If the 1980s had seen “fetal pain” emerge as a flash point of right-wing political discourse (driven by religious activism, abortion politics, and “fetal personhood” claims), then the 1990s opened another cultural and political front in the American pain wars. Now, as if in answer to the right, activists on the political left focused on pain at the other end of the life course—death. In language that was galling to the Religious Right, activists on the left spoke of compassion, death with dignity, and the “right to die” free from pain. Gradually it became obvious that judges and the courts would decide on PAS and pain relief not on ideological
grounds but as a constitutional matter of individual liberty. In this battle, established liberal and conservative positions on the use of federal versus state power would be turned on their head. The PAS movement threw American religious conservatives—who had gained a strong hand in the Republican Party and in Congress—on the defensive.
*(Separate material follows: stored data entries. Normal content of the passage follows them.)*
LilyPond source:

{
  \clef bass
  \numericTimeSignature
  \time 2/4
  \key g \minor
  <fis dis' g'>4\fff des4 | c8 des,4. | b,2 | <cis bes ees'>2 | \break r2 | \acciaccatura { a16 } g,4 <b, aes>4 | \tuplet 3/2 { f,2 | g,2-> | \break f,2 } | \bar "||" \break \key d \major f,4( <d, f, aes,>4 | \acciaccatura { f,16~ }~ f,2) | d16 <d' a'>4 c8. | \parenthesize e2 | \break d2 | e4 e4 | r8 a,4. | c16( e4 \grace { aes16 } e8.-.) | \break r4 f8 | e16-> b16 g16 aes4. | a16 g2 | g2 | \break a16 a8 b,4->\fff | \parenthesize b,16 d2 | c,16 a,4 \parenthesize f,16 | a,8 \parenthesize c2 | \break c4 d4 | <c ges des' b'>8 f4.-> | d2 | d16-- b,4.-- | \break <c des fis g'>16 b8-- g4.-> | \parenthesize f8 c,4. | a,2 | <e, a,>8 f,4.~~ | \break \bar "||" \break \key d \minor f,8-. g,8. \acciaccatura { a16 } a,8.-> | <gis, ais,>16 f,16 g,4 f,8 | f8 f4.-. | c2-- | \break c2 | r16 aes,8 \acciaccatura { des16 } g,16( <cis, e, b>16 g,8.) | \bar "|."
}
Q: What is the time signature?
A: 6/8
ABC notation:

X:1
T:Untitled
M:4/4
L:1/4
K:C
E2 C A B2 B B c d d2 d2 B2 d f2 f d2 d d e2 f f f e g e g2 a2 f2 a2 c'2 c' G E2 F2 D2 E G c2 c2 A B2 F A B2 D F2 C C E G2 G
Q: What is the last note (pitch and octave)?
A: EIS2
In Oregon, for example, a 1994 public referendum that established PAS as state law compelled many in the Republican Party to rethink its long-standing libertarian views on individual freedom and small government, with conservative religious activists (joined by nonpartisan religious figures) turning to the courts to stop the Oregon law.
5
It was a deep irony that the states' freedom from federal oversight that Reagan had so championed now drew the ire of Republicans in national government. As pain politics refractured along partisan lines, pulled to polar ends of the life course, people living and coping with day-to-day chronic pain could only watch as their fight for relief was defined by a new set of controversies in the American political landscape. By decade's end, the constitutional right to relief, the doctor's role, and the state's rights to regulate relief would arrive at the U.S. Supreme Court.